> **Given exercise**:
Write out the portion of the South China Sea book review starting with "Poling first identifies" and going on through "allies’ sovereignty disputes.", copied word for word.

> **Document passage**:
Gregory B. Poling’s 2022 work explores the history of a hotly contested waterway.


U.S. Navy and Japan Maritime Self-Defense Force ships in the South China Sea.[1]


There is a struggle for control of the South China Sea, and China is winning. Every country whose shores touch the waterway has been caught in a decades-long tangle of disputed sovereignty claims, international dialogues, and diplomatic confusion. The United States has been woven into the web since long ago, seeking to protect its international interests. But pursuing the country’s objectives in the region is growing increasingly difficult, particularly now that China has become so aggressive in asserting its claims. On Dangerous Ground: America’s Century in the South China Sea by Gregory B. Poling unravels the historical knots, guiding the reader through a densely detailed account of the twentieth century in the titular waterway. Poling describes competing claims, expansions of those claims, and American responses to regional tensions, shedding light on the past and present of the South China Sea. However, some of Poling’s proposed solutions to the difficulties facing the U.S. and its allies appear flawed.

 

Poling first identifies two key interests which America has sought to protect through its activities in the South China Sea. One interest is freedom of the seas. Since the early nineteenth century, the United States has been a staunch proponent of the freedom of the seas. Freedom of navigation specifically has been very important for American merchant and naval vessels in their expansion of the country’s influence. The other interest Poling pinpoints is the maintenance of America’s network of alliance commitments. In the decades following World War II, the United States engaged in a careful balancing act, seeking to retain its credibility as a military ally while trying to avoid entanglement in its allies’ sovereignty disputes.

> **Information supplied**:
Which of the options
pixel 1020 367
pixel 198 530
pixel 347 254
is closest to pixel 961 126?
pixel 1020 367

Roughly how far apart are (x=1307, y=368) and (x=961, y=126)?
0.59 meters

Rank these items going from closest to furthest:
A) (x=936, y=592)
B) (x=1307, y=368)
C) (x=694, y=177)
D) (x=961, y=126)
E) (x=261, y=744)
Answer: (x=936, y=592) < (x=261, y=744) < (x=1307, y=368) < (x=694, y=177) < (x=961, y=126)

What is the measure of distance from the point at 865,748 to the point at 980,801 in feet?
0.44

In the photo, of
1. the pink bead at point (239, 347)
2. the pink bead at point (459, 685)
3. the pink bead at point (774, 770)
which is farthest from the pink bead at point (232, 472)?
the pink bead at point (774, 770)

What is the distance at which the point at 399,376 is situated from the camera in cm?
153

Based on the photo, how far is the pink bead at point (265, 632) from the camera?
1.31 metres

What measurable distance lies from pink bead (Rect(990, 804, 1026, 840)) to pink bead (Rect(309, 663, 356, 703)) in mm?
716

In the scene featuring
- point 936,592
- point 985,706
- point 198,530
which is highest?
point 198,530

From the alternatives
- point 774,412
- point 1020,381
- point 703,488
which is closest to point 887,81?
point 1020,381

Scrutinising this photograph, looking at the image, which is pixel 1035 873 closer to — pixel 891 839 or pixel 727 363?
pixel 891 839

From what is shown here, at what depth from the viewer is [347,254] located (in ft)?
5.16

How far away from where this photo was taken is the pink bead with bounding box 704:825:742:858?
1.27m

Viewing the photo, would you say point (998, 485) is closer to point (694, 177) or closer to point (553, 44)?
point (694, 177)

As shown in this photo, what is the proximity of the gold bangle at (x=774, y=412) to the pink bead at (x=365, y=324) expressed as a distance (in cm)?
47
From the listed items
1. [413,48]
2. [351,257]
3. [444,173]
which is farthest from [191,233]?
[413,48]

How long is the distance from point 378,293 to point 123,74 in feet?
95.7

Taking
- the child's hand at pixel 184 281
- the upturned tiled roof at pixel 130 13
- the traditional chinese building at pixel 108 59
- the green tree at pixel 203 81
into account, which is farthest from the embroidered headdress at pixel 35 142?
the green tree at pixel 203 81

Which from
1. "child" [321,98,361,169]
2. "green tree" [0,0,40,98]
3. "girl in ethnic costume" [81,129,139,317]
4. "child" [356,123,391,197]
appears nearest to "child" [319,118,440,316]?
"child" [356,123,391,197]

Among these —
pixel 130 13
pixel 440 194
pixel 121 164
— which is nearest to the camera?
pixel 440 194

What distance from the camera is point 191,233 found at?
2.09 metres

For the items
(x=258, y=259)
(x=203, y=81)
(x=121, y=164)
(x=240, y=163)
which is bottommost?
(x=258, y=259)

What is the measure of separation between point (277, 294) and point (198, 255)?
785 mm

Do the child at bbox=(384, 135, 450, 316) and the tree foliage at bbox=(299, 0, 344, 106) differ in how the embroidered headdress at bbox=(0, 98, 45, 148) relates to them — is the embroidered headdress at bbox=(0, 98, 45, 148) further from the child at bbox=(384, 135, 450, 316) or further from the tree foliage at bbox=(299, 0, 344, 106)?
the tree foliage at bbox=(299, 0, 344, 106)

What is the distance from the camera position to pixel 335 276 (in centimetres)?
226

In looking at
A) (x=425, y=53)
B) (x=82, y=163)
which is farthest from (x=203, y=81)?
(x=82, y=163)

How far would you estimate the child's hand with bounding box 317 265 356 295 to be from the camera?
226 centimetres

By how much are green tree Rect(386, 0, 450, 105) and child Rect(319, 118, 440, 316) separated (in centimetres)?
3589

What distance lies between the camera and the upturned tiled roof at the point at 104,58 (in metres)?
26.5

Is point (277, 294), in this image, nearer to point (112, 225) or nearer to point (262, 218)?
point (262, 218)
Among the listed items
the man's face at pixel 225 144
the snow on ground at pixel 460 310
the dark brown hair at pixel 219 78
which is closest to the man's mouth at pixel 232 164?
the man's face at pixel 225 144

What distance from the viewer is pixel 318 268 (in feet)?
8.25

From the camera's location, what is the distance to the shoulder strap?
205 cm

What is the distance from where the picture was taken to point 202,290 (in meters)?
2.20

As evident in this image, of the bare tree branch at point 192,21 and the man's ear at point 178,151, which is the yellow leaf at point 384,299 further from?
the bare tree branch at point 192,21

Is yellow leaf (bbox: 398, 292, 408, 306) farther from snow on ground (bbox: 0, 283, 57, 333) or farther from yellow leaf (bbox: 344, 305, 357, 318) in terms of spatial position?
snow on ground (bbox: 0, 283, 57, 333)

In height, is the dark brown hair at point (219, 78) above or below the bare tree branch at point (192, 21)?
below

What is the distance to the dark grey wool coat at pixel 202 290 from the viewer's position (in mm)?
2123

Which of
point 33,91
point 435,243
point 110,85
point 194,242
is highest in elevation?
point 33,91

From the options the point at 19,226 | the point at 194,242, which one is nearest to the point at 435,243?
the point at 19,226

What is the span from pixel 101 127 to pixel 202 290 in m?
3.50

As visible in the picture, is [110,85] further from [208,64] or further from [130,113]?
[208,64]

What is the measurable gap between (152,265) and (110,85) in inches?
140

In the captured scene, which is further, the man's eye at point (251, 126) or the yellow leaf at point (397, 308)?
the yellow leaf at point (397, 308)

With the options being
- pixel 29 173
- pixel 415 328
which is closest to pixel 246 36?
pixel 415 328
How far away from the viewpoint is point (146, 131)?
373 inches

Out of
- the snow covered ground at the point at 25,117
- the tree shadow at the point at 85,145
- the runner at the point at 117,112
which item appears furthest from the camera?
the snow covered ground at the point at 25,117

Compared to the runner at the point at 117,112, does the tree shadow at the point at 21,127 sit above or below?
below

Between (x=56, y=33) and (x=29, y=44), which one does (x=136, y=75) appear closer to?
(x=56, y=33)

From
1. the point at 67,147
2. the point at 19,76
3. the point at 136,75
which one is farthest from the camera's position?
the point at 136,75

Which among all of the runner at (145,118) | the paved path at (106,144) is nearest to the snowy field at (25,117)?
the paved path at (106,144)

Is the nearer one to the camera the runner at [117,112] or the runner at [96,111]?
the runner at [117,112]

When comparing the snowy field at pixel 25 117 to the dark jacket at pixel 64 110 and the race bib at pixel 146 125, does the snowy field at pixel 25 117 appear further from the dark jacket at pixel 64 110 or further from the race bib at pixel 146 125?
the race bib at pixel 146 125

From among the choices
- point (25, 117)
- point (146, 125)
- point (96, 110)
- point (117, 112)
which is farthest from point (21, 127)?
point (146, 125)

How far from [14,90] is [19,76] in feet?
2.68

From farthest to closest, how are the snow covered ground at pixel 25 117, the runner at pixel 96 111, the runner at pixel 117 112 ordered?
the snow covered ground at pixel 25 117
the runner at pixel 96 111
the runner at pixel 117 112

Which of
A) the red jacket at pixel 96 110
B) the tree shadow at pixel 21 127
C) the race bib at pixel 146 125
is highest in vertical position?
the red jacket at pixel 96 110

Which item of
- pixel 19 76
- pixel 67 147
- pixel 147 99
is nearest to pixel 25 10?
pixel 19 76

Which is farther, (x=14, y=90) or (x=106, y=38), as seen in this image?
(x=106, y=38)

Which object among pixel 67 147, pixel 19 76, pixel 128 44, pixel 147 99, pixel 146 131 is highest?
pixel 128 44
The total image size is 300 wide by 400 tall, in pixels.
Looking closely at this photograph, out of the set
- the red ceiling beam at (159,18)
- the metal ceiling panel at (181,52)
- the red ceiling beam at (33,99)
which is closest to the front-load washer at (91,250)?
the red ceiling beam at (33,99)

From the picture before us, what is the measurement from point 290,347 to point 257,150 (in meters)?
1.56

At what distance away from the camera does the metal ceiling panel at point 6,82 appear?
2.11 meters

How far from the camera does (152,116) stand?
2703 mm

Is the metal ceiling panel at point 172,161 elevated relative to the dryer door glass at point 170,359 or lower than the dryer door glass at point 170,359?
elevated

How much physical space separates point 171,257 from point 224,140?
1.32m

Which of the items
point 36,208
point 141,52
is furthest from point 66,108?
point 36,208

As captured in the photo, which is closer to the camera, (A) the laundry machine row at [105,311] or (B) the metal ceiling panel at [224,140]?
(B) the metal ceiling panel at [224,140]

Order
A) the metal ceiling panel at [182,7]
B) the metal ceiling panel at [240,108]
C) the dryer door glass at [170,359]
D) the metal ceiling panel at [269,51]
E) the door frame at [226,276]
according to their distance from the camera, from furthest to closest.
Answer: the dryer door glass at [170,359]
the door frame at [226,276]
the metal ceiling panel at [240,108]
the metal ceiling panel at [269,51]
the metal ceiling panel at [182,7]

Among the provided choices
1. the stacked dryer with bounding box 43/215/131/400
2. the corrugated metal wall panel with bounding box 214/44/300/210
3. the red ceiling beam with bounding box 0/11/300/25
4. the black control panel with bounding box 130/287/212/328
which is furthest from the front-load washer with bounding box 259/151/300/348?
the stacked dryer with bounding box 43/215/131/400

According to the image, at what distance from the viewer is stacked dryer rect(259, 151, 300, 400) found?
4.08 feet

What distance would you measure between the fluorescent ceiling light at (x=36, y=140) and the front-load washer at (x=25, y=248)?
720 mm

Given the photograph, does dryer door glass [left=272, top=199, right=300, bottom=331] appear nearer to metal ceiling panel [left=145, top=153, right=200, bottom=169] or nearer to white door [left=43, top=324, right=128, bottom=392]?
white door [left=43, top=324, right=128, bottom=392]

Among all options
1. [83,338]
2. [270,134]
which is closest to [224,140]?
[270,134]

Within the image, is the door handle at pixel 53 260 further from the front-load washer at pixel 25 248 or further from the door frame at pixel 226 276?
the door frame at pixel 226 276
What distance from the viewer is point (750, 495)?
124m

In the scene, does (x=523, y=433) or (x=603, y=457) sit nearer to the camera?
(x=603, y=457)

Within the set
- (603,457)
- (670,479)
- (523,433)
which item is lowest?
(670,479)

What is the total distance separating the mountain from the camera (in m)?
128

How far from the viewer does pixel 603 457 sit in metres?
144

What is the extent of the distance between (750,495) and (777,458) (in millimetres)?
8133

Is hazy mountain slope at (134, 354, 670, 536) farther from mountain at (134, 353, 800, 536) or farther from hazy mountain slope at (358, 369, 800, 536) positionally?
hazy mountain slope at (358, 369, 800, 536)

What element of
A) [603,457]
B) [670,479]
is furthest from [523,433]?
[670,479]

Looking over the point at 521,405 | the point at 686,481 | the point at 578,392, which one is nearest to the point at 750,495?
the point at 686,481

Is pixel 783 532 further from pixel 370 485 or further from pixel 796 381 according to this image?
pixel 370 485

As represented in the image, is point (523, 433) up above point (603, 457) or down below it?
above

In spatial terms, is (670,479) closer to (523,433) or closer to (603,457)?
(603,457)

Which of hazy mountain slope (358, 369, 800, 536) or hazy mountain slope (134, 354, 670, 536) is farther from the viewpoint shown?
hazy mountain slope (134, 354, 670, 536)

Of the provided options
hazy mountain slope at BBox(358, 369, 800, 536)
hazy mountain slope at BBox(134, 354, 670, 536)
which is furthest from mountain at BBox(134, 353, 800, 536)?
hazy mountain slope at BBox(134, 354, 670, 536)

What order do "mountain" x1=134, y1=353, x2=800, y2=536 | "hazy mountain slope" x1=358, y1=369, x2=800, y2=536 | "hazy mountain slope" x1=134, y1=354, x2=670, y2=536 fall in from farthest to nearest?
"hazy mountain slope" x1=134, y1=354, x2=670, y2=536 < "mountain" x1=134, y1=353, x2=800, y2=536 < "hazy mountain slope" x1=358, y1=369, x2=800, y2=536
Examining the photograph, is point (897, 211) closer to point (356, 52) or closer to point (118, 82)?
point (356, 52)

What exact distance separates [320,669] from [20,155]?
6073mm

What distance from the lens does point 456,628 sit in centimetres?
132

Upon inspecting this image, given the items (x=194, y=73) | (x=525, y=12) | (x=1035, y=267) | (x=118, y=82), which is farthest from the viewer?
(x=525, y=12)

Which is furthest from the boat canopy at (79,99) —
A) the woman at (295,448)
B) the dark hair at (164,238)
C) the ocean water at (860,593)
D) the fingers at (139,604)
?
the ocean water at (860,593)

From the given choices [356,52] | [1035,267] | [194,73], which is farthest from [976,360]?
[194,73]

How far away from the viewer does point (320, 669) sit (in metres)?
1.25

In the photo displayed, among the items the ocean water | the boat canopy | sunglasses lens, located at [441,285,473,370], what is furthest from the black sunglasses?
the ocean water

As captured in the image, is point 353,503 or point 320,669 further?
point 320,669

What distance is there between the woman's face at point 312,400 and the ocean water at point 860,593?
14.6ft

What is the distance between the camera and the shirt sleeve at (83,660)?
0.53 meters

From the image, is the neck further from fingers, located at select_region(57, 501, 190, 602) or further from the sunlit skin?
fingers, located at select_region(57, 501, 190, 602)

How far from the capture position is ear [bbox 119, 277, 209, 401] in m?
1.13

> **Response to the task**:
Poling first identifies two key interests which America has sought to protect through its activities in the South China Sea. One interest is freedom of the seas. Since the early nineteenth century, the United States has been a staunch proponent of the freedom of the seas. Freedom of navigation specifically has been very important for American merchant and naval vessels in their expansion of the country’s influence. The other interest Poling pinpoints is the maintenance of America’s network of alliance commitments. In the decades following World War II, the United States engaged in a careful balancing act, seeking to retain its credibility as a military ally while trying to avoid entanglement in its allies’ sovereignty disputes.